Even the most iconic guitars are usually more about sentiment than instrument IME. The guitars I own are the best guitars I have ever played there are plenty out there as good but none better. If you want to play the best of the best you have to forget about history and sentiment or do what I did and make your own versions that fix the shortcomings of the originals or in some cases just stumble upon examples that have no issues and buy those. Oh and the best guitars that have ever been made are being made now.

Makes sense. Building techniques keep on improving and CNC eliminates for a lot of human error.

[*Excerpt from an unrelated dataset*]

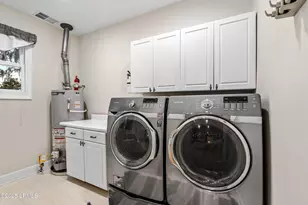 5 Petigru Dr, Beaufort, SC 29902 - Photo 21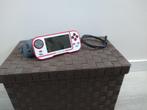 Originele Evercade handheld, Overige genres, 1 speler, Eén computer, Ophalen of Verzenden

That was a great episode of that show. Guy got a nice piece of change for that guitar! Just the idea of it being on so many records is intriguing. When the Play It Loud exhibit was at the Met in NYC I went and spent hours just staring at everything on display. Seeing SRVs guitar up close was a high point. This thing was beat to shit and every scratch and road wound had a story to itself. Something tells me this thing wasn’t easy to play. lol

He played like what, 0.13 strings? I'm amazed it was playable at all.
 
But a custom set , quite close to a set of 11s with a 13 on top and tuned down to E flat. Then he would go lighter during the tour if it got hard on his fingers. Now add 6100 frets (easier to play) and it's not so crazy.
 
The crazy thing for me is that more time has gone by since SRV's death than the guitar was old when he died.
Sad. Still remember hearing the news on the radio (yeah we listened to the radio back then lol). I was devastated. Such a loss. Anyway seeing this guitar up close was an experience.